PCP Capital Partners’ largely Saudi-funded £340 million bid to buy the Premier League club collapsed recently.
Newcastle fans are unhappy with the failure to seal the deal, especially as the club’s current owner Mike Ashley is widely disliked on Tyneside.
Newcastle Central MP Chi Onwurah asked Masters to discuss the collapsed takeover.
Masters confirmed that after an impasse was reached in the league’s owners’ and directors’ test, Amanda Staveley’s consortium, under which Saudi Arabia’s Public Investment Fund is seeking to buy an 80 per cent stake in the club, declined an offer of independent arbitration.

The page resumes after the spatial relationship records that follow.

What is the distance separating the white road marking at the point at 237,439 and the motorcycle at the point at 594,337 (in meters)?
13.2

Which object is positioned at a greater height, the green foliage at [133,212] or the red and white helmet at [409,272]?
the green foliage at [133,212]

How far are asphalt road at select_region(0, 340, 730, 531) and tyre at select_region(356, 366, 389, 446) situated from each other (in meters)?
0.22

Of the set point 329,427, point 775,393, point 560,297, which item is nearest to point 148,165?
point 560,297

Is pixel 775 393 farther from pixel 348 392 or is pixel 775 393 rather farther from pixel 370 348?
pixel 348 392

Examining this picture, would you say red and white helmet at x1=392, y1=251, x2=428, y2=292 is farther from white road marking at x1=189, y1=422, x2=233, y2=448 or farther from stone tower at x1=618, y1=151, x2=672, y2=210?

“In June, the Premier League board made a clear determination as to which entities it believed would have control over the club following the proposed acquisition, in accordance with the Premier League rules,” Masters wrote in a letter published on Friday.
“Subsequently, the Premier League then asked each such person or entity to provide the Premier League with additional information, which would then have been used to consider the assessment of any possible disqualifying events.

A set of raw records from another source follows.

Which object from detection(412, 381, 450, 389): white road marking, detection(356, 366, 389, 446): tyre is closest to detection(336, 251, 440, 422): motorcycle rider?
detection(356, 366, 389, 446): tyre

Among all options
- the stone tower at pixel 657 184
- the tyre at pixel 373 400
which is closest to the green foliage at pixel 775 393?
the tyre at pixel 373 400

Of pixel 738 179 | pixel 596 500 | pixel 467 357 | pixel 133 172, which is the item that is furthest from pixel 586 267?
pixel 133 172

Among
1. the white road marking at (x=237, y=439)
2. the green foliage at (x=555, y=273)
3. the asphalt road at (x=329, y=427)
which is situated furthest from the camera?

“In this matter, the consortium disagreed with the Premier League’s determination that one entity would fall within the criteria requiring the provision of this information.
“The Premier League recognised this dispute, and offered the consortium the ability to have the matter determined by an independent arbitral tribunal if it wished to challenge the conclusion of the board.
“The consortium chose not to take up that offer, but nor did it procure the provision of the additional information. Later, it (or PIF specifically) voluntarily withdrew from the process.”
Masters’ comments came after the consortium withdrew its bid for the club having waited in vain for the green light, although Ashley has insisted he remains committed to the deal 17 weeks after the matter went to the Premier League.